--- CHALLENGES ---
A. Please decide whether each statement below agrees with the scholarship program article, answering yes or no and quoting the words of the article that settle it. (i) Ruth Richardson founded the program in 1981 with gifts totaling $25,000. (ii) At first, the scholarships paid for all four years of a student's college education. (iii) Ruth Richardson was director of counseling for Dayton Public Schools when the benefits were eliminated.
B. Translate this sentence from the scholarship program article into Spanish: "As the fund grew, however, she was able to extend its reach to students attending schools throughout Montgomery County."
C. Reproduce the scholarship program article word for word from "Through the advice" to "throughout Montgomery County.".

--- begin SELECTED EXTRACT ---

DAYTON-MONTGOMERY COUNTY SCHOLARSHIP PROGRAM:
Puts College in Reach of Students

When Social Security benefits for many eligible students’ post-secondary education were eliminated in the early 1980s, Ruth Richardson, then director of counseling for Dayton Public Schools, knew she had to do something.

“Parents were coming to me in tears, because they were counting on this money being available to them,“ she said. “When it was gone, they were left struggling to find a way to help pay for their children’s college education.“

Through the advice and assistance of community leader John E. Moore, Sr., Mrs. Richardson established the Dayton-Montgomery County Scholarship Program (DMCSP) in 1981 with gifts totaling $25,000. Initially, the program provided scholarships to help graduating Dayton Public School students pay for their first year at a college, university or trade school. As the fund grew, however, she was able to extend its reach to students attending schools throughout Montgomery County.

--- end SELECTED EXTRACT ---
--- begin DATA SECTION ---

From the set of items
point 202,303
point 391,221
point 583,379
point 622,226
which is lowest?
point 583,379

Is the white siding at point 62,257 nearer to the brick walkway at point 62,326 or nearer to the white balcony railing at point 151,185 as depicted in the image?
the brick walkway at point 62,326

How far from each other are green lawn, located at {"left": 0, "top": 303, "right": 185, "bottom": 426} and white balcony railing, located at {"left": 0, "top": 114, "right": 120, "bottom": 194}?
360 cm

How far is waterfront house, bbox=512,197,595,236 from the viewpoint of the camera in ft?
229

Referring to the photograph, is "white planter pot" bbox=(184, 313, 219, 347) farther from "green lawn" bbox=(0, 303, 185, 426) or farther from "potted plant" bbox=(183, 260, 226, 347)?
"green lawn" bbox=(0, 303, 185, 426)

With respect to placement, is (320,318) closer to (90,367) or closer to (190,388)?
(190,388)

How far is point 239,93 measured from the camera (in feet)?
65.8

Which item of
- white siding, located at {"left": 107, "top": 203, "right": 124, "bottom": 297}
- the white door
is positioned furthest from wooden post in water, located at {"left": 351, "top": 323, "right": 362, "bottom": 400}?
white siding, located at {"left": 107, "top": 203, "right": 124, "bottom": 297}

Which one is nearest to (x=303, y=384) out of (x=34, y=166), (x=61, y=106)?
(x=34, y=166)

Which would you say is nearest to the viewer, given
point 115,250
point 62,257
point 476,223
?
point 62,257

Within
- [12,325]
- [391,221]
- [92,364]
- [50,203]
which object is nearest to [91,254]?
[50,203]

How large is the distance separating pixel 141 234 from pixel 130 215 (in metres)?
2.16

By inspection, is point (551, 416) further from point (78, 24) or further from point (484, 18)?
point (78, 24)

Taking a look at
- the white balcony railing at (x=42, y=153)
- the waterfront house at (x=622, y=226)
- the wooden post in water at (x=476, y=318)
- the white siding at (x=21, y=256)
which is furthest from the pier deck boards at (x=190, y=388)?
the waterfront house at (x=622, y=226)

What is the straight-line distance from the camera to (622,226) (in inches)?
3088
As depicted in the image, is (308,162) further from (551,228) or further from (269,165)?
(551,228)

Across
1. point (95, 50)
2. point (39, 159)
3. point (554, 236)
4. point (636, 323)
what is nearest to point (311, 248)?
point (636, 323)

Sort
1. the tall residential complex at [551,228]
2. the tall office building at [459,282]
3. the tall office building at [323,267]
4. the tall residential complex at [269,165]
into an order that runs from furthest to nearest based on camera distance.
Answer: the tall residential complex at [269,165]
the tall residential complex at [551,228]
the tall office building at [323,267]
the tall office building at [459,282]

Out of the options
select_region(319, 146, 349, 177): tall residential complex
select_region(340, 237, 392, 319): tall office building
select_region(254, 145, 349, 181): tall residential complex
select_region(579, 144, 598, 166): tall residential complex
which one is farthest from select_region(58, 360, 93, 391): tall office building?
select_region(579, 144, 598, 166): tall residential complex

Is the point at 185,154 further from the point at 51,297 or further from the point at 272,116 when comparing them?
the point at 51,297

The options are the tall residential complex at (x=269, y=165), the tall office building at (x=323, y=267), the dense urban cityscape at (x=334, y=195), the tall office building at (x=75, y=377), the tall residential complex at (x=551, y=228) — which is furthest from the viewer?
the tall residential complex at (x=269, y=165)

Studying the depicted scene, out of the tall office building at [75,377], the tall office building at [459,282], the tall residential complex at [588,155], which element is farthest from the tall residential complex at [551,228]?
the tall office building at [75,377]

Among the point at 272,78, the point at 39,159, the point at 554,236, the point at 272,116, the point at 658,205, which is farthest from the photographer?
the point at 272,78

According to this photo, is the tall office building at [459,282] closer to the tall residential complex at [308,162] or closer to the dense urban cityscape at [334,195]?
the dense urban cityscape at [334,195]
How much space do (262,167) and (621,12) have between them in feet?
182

--- end DATA SECTION ---

--- ANSWERS FOR THE EXERCISE ---
A.
(i) Yes: "Mrs. Richardson established the Dayton-Montgomery County Scholarship Program (DMCSP) in 1981 with gifts totaling $25,000."
(ii) No: "Initially, the program provided scholarships to help graduating Dayton Public School students pay for their first year at a college, university or trade school."
(iii) Yes: "Ruth Richardson, then director of counseling for Dayton Public Schools, knew she had to do something."

B. Sin embargo, a medida que el fondo crecía, ella pudo extender su alcance a los estudiantes que asistían a escuelas en todo el condado de Montgomery.

C.
Through the advice and assistance of community leader John E. Moore, Sr., Mrs. Richardson established the Dayton-Montgomery County Scholarship Program (DMCSP) in 1981 with gifts totaling $25,000. Initially, the program provided scholarships to help graduating Dayton Public School students pay for their first year at a college, university or trade school. As the fund grew, however, she was able to extend its reach to students attending schools throughout Montgomery County.